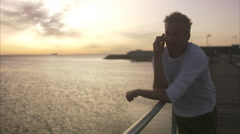 A man with a cell phone by the sea, Malmo, Sweden. Stock Footage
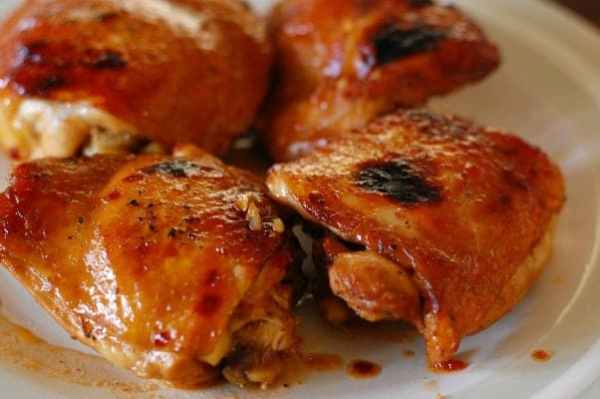 Honey glazed chicken thighs. Right out of the oven and ready for the delicious sauce for a topping. This chicken is better than you'll get at a restaurant! | joeshealthymeals.com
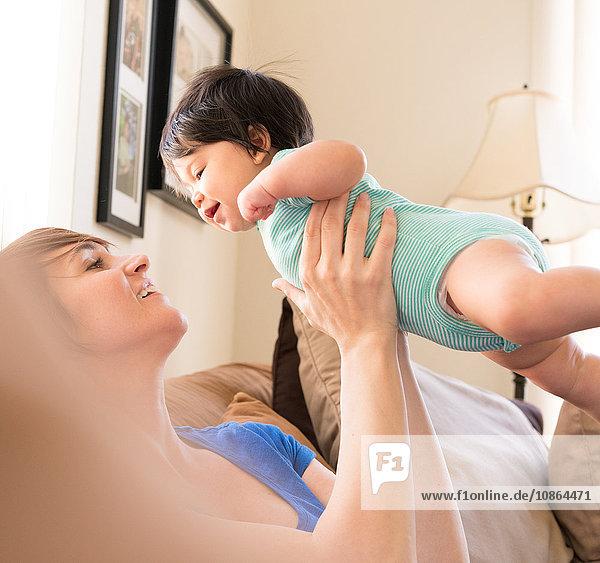 Mutter sitzt auf Sofa und hebt Baby in der Luft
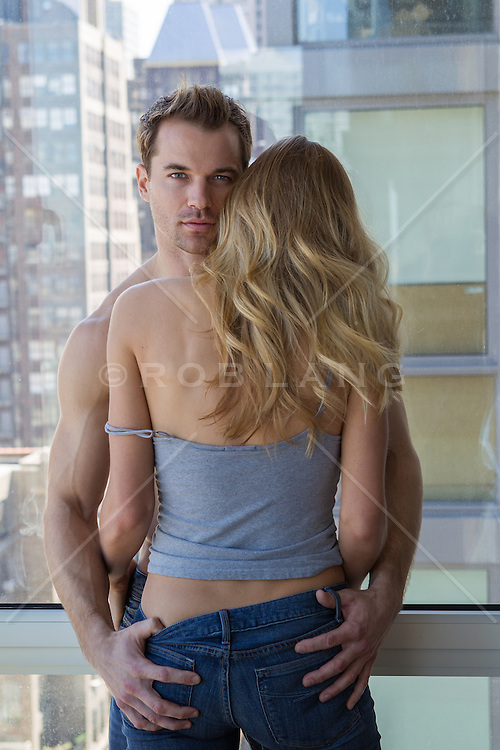 man holding a hot girls ass in an apartment in New York City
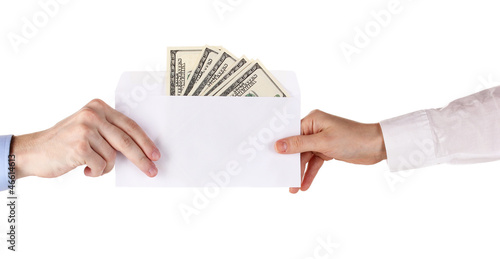 woman's hand passes the envelope with dollars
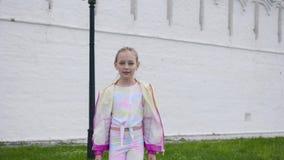 Menina do adolescente na roupa colorida que vai à câmera no fundo branco da parede Parte dianteira de levantamento e de passeio d filme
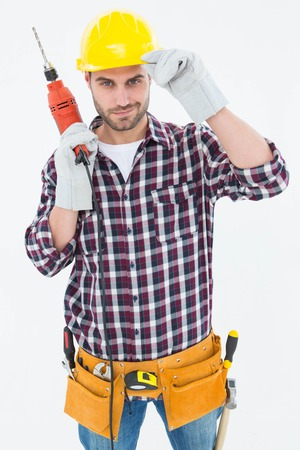 Portrait of confident handyman holding drill machine on white background photo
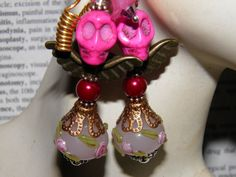 Day of the Dead Angel Earrings Handcrafted with Pink Sugar Skulls, Copper Angel Wings, Handmade Artisan Lampwork Glass Beads, Burgundy Pearls, and Pink Frosted Lucite Flowers. One of a Kind Original Jewelry by MelancholyMind, $14.99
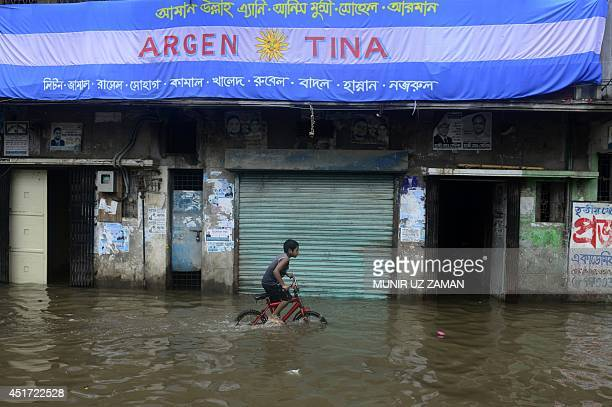 A Bangladeshi boy cycles through flood waters in old Dhaka on July 5 2014 Seasonal monsoon rains brought Dhaka to a standstill with vehicles scarce...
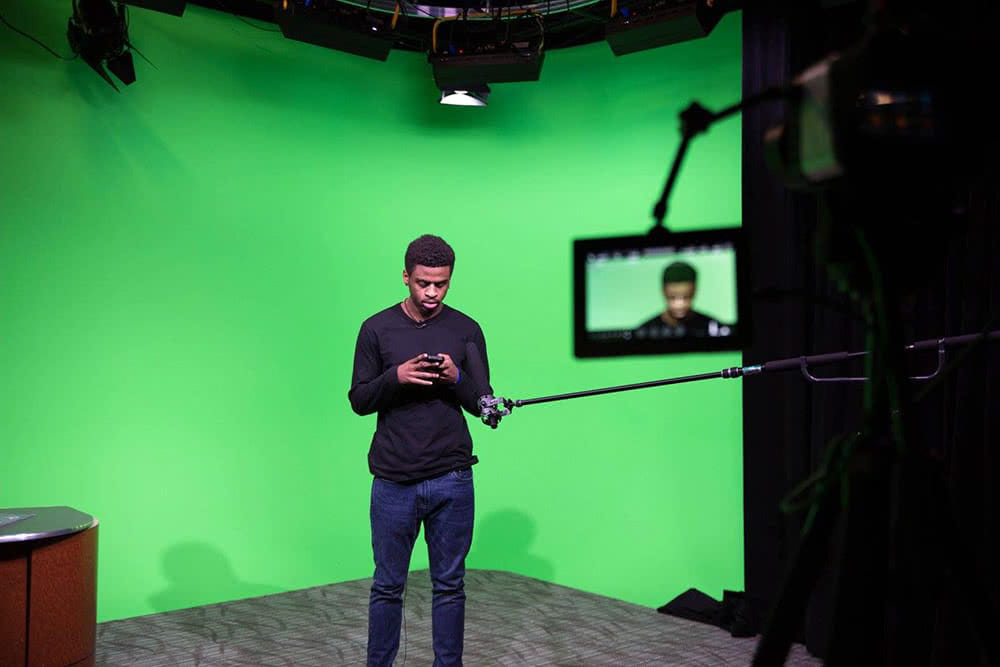 A student looking at a device while standing in front of a green screen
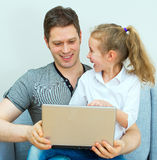 Father and daughter using notebook. Royalty Free Stock Photography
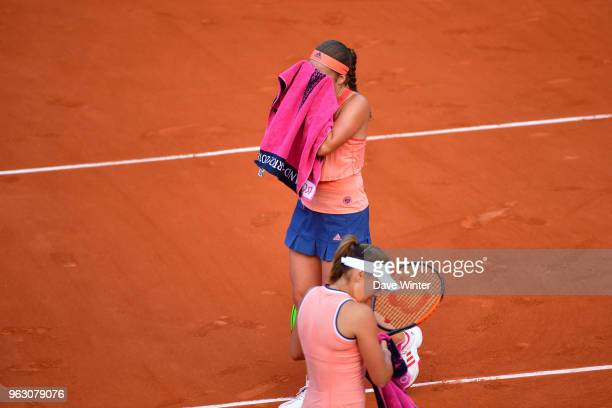 Jelena Ostapenko and Kateryna Kozlova during Day 1 of the the French Open at Roland Garros on May 27 2018 in Paris France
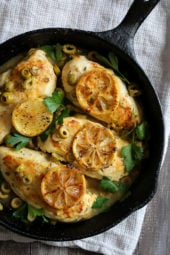 Chicken breasts cooked in a skillet with green olives, lemon and fresh herbs.
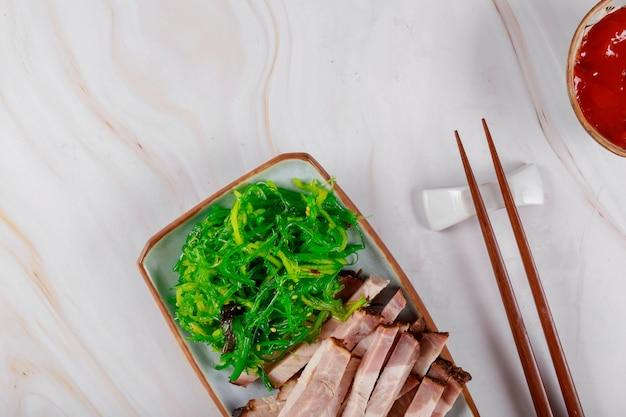 Strisce di alghe di carne alla griglia con salsa e bacchette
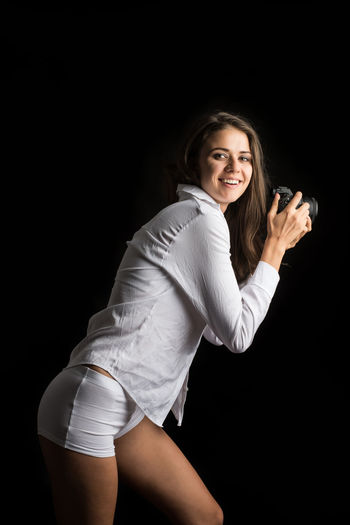 Three Quarter Length One Person Black Background Looking At Camera Portrait Smiling Happiness Studio Shot Women Young Adult Young Women Indoors  Adult Emotion Clothing Lifestyles Long Hair Cut Out Hair Hairstyle Beautiful Woman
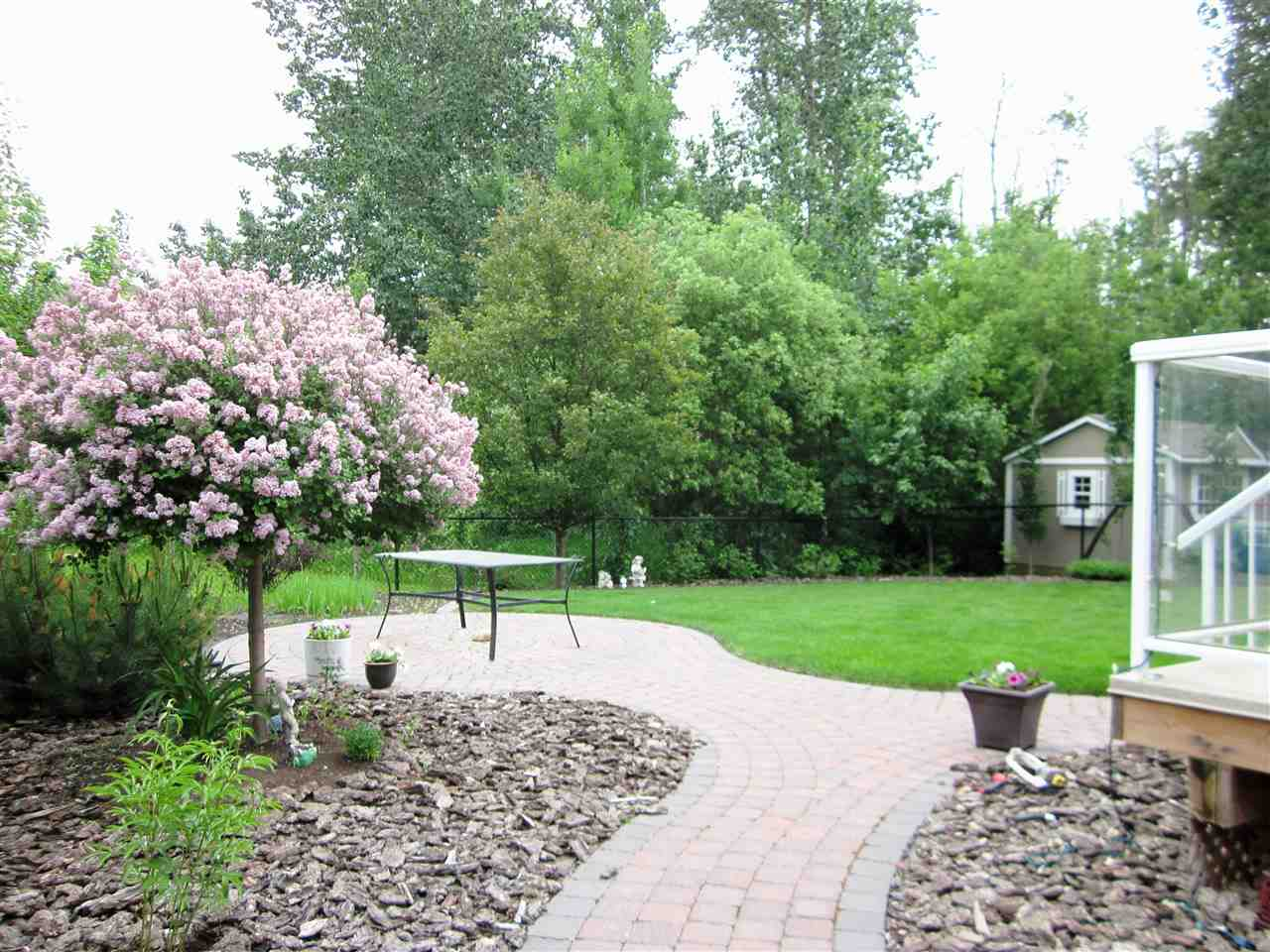Beautifully landscaped backyard with patio and backing onto the treed area.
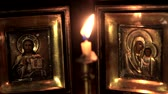 religious symbols : put out a candle in front of the icons of Jesus and the Mother of God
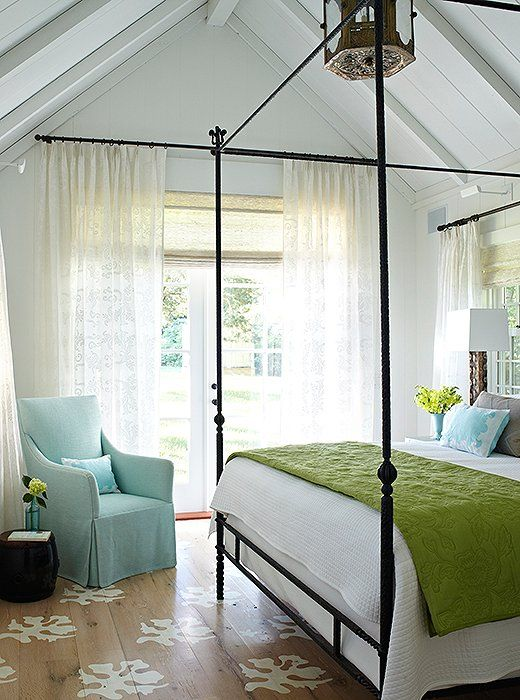 A dreamy white textile base with iron frame furniture provides the perfect place to add pops of turquoise and lime green in the bedroom.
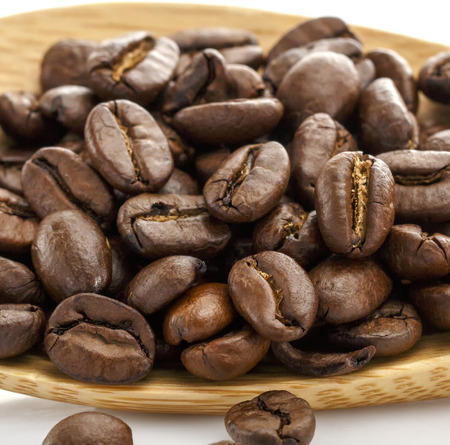 Coffee Beans. Close-up, clear grain structure. Coffee on a wooden spoon.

++++++++

TASK GOAL
Output every entry exactly as given; pictures are not part of the copy.

YOUR RESPONSE
 A man with a cell phone by the sea, Malmo, Sweden. Stock Footage
 Honey glazed chicken thighs. Right out of the oven and ready for the delicious sauce for a topping. This chicken is better than you'll get at a restaurant! | joeshealthymeals.com
 Mutter sitzt auf Sofa und hebt Baby in der Luft
 man holding a hot girls ass in an apartment in New York City
 woman's hand passes the envelope with dollars
 Menina do adolescente na roupa colorida que vai à câmera no fundo branco da parede Parte dianteira de levantamento e de passeio d filme
 Portrait of confident handyman holding drill machine on white background photo
 Day of the Dead Angel Earrings Handcrafted with Pink Sugar Skulls, Copper Angel Wings, Handmade Artisan Lampwork Glass Beads, Burgundy Pearls, and Pink Frosted Lucite Flowers. One of a Kind Original Jewelry by MelancholyMind, $14.99
 A Bangladeshi boy cycles through flood waters in old Dhaka on July 5 2014 Seasonal monsoon rains brought Dhaka to a standstill with vehicles scarce...
 A student looking at a device while standing in front of a green screen
 Father and daughter using notebook. Royalty Free Stock Photography
 Jelena Ostapenko and Kateryna Kozlova during Day 1 of the the French Open at Roland Garros on May 27 2018 in Paris France
 Chicken breasts cooked in a skillet with green olives, lemon and fresh herbs.
 Strisce di alghe di carne alla griglia con salsa e bacchette
 Three Quarter Length One Person Black Background Looking At Camera Portrait Smiling Happiness Studio Shot Women Young Adult Young Women Indoors  Adult Emotion Clothing Lifestyles Long Hair Cut Out Hair Hairstyle Beautiful Woman
Beautifully landscaped backyard with patio and backing onto the treed area.
 religious symbols : put out a candle in front of the icons of Jesus and the Mother of God
 A dreamy white textile base with iron frame furniture provides the perfect place to add pops of turquoise and lime green in the bedroom.
 Coffee Beans. Close-up, clear grain structure. Coffee on a wooden spoon.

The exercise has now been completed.